GroupBy node and SD files

Hi all.

I've found that using the GroupBy node to group molecules by cluster IDs messes with the structure files. It seems to flatten them out into single strings of text, which can't then be reinterpreted as structures. I've tried using SDF, CDK, RDKit formats, but in all cases the underlying formatting is broken.

Does anyone know how to get around this?

Using SMILES is an option, but then I have to convert multiple (unknown number) of columns of SMILES into structures. Similarly, I tried grouping mol IDs, rather than the structures themselves, to be replaced later, but again I don't know how to iterate over an unknown number of columns.



Hopefully this is an appropriate place for this query.

Didn't test your problem, but possible workaround - after grouping, delete the messed up structure column, and add it back from original table using Joiner.

Hi Rich,

could you please be a bit more specific about the grouping column and aggregation methods you used. I asume that you used the cluster id which is a string or numerical column as group column but what aggregation method do you apply on the structure column? As long as you use aggregation methods that do not convert the cell content (e.g. first, last, mode, max, min, list/set) the structure shouldn't change.




OK, so I have a node that turns my molecules into fingerprints, then a distance matrix is built and k-mediods calculated. This gives me a series of molecules (with IDs, fingerprints etc.) that have been assigned to a cluster and given a cluster ID (Row1, Row2... Row15 etc.).

What I tried to do was group all the molecules that belong to each cluster into rows. One row per cluster. So I've used the GroupBy node to group by the cluster IDs. This is where the SD files get flattened. I can separate the SD strings using Cell Splitter, but the text is still messed up. As you say, first, max, min etc. don't mess up the structure but all other options, including list and set, flatten the text out and comma separate it. I've just found that Transpose node does the same thing. 

I've tried grouping and then separating molecule IDs instead, but then I have to replace an unknown number of columns of mol IDs with their corresponding structure. I could do this by having lots and lots of Cell Replacer nodes, but that’s a horrible solution. If I’m going to work around this problem I need to be able to loop across columns. Is there any way to do this?

Kitsune, just tried that. Same problem of doing operations on multiple columns.

I see your problem now, aggregation methods in GroupBy node are really for strings only and kill SDF formatting.

Ok, I kludged up a workflow that does the trick, but it's a little Frankenstein of about 20 nodes.

If you are still interested, I can make a writeup how it works.

ETA: Transpose works for me with SDF, if there is only molecule column in table.

Yes please. That should be very helpful.

Is it possible to change the type of a column?
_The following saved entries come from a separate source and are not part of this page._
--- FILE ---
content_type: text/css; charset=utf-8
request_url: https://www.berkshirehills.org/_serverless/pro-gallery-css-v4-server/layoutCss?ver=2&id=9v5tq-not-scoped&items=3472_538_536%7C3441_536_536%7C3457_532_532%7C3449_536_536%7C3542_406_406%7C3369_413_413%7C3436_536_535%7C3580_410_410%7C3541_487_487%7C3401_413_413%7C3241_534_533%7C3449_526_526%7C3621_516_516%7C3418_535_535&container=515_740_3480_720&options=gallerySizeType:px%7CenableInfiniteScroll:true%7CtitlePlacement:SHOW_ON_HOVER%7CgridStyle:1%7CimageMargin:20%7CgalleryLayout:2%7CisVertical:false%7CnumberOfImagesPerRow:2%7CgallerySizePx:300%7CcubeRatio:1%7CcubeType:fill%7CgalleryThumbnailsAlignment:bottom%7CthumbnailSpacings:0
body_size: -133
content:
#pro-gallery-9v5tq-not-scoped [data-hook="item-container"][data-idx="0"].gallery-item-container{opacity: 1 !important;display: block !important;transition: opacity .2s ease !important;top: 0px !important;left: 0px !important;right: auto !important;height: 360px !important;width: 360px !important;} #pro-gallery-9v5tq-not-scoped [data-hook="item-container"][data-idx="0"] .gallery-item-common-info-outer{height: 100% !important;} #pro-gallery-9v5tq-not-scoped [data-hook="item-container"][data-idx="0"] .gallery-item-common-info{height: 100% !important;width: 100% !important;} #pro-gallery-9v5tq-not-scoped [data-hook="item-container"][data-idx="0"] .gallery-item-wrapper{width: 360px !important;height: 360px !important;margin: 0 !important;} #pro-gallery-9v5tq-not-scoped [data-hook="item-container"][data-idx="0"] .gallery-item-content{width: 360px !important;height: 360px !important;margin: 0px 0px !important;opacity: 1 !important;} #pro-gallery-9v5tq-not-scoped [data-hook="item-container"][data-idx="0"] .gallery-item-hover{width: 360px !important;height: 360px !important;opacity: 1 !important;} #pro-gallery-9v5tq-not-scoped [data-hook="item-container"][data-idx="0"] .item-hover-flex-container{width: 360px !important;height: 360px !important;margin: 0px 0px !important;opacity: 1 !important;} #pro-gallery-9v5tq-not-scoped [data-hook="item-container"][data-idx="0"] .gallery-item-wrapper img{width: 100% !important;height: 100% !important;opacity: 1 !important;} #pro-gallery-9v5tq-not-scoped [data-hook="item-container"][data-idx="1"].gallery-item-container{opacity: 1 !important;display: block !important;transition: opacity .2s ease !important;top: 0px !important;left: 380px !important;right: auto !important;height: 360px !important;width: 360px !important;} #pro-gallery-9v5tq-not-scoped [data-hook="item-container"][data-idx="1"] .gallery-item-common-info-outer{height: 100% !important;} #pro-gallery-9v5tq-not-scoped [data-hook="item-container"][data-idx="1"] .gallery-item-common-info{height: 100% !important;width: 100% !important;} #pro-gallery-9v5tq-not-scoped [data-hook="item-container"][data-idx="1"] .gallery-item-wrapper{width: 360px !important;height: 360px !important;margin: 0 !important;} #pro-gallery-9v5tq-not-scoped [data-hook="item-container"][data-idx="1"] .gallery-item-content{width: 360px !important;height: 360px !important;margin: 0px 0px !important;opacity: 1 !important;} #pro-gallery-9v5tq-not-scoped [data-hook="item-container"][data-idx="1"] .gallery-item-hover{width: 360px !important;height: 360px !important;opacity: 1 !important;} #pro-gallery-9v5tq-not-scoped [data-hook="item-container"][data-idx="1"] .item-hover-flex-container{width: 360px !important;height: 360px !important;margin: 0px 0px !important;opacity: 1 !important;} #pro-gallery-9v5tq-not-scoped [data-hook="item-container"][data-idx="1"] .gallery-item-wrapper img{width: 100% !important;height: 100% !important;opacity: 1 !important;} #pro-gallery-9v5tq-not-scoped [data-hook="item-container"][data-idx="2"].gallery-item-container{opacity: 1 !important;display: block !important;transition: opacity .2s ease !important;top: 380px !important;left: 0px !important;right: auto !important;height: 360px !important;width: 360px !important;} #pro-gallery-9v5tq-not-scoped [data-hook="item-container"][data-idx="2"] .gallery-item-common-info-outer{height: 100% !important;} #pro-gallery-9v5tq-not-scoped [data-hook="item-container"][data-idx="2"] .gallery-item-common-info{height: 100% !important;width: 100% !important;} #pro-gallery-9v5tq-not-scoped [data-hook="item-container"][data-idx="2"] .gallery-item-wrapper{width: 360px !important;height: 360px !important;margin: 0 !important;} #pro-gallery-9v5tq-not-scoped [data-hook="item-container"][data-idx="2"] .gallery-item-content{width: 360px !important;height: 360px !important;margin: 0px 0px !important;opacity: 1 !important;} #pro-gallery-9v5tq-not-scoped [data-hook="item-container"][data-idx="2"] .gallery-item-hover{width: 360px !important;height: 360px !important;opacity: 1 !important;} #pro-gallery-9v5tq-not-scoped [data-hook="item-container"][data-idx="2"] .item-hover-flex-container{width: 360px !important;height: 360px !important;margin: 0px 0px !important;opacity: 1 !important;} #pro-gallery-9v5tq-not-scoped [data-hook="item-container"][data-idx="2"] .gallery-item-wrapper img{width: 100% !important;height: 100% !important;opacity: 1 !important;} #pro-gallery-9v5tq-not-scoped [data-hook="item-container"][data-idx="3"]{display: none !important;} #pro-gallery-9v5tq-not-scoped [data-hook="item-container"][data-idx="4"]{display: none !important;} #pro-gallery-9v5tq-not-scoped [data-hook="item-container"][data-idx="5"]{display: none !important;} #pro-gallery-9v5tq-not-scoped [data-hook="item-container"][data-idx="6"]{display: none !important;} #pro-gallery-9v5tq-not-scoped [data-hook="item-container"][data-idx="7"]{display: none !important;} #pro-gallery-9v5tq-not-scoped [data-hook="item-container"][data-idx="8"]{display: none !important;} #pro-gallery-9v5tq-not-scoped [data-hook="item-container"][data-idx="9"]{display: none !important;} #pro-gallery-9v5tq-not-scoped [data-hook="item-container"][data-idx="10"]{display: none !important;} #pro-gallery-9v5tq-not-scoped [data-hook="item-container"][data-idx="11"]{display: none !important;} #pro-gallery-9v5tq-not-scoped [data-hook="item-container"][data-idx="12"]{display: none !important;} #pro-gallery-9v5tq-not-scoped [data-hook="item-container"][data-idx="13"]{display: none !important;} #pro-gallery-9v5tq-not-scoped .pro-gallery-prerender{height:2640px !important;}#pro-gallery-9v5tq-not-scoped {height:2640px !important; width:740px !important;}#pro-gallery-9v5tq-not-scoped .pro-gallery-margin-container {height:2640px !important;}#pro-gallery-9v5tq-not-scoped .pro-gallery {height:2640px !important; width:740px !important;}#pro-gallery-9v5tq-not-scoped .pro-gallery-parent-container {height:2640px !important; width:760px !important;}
After my manipulation, the molecules have been typed as strings. If I can change their type, maybe I can use something like RDKit molecule format, which is more like SMILES strings. 

Hi Rich,

I usually solve that by doing a GroupBy with a List-aggregation. That will give me a collection column containing multiple SMILES / SDfiles that can be split into individual columns using a "Split Collection Column" node. The column types and formats should not be affected by this operation.

Best regards, Nils

Picture of flow in attachment.

Read file, some corrections of missing values, GroupBy by your clusterID, for aggregation take some molecule name column or something, and as method - value count, so you get column with count of how many molecules you have in each cluster.

nodes 10-12-11  - find what is the largest mol count in clusters and put this value in some flow variable, lets say named X.

Then we need to make empty table with no rows, but X columns of type SDF molecule. That is kludged by nodes 17 to 21 - filter out from starting table X rows (use the flow variable X), filter out all colums except Molecule,   make fresh RowIDs, Transpose (it works  ok with sdf, if there are no other colums to confuse types) and filter out the only row from it.

Now we can do looping. TableRow to Variable loop uses grouped table and passes your clusterID from each row as flow variable to loop body. Here we filter from starting table rows by passed clusterId varaible, again leave only molecule column, make new RowIDs, transpose and Concatenate with previously prepared empty table of SDF.

That is passed to loop end, which collects summary table. 

If you need to pass additional data from starting table, add those by usual methods with Joiner, collection colums and like.





ETA: Of course, if aggregating as List do preserve sdf format, then all this little mess is not needed

Nils' solution has done the trick.

I'll still have a go with your workflow Kitsune, as an exercise in loops.